Un uomo da record anche nella vita privata con le sue 4 mogli, i suoi 9 figli e i suoi 3 credi religiosi. È stato prima cristiano, poi membro della fazione islamica estremista Nazione dell'Islam e poi fedele dell'islam sunnita ortodosso come Malcom X. A lui, convertitosi all'età di 22 anni, si deve un'immagine più pulita e pacifica dei musulmani che ha definito "gli uomini più dolci del mondo, desiderosi solo di pace".

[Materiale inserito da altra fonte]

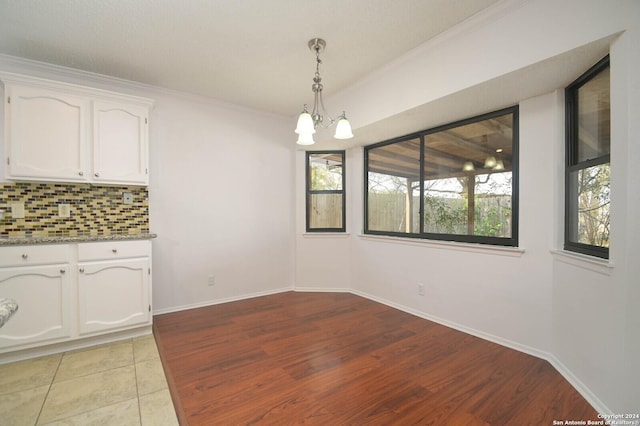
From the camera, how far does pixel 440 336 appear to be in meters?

E sempre a lui si deve un grande gesto pacifista: il rifiuto a partire per la guerra in Vietnam. A causa della sua decisione ha subito una condanna al carcere per cinque anni, il 27 giugno del 1967, la radiazione dall'albo pugilistico e la perdita del titolo mondiale conquistato nel 1964 combattendo contro Sonny Liston. Sono rimaste come suo testamento spirituale le parole pronunciate all'epoca di fronte ai giornalisti:
La mia coscienza non mi permette di andare a sparare a mio fratello o a qualche altra persona con la pelle più scura, o a gente povera e affamata nel fango per la grande e potente America. E sparargli per cosa? Non mi hanno mai chiamato 'negro', non mi hanno mai linciato....Siete voi il mio nemico, il mio nemico è la gente bianca... Voi siete i miei oppositori se voglio la libertà, siete voi i miei oppositori se voglio giustizia...
Soltanto quattro anni dopo, nel 1970, è stato riammesso nell'albo ed ha riconquistato il titolo battendo George Foreman. Fa parte, ormai, della storia dello sport la cosiddetta "rissa nella giungla", il combattimento in Zaire nel 1974 con la folla che lo incitava ad uccidere il povero Foreman.
L'ultimo incontro risale al 1980. Da allora il campione, messo a dura prova dal Parkinson, si è ritirato dalla vita sportiva, regalando al mondo un'ultima apparizione come tedoforo alle Olimpiadi di Atene del 1996.
Lascia un testamento umano e professionale di grande peso e un insegnamento sportivo e civile che non morirà con l'ultimo saluto il 10 giugno in quel di Louisville.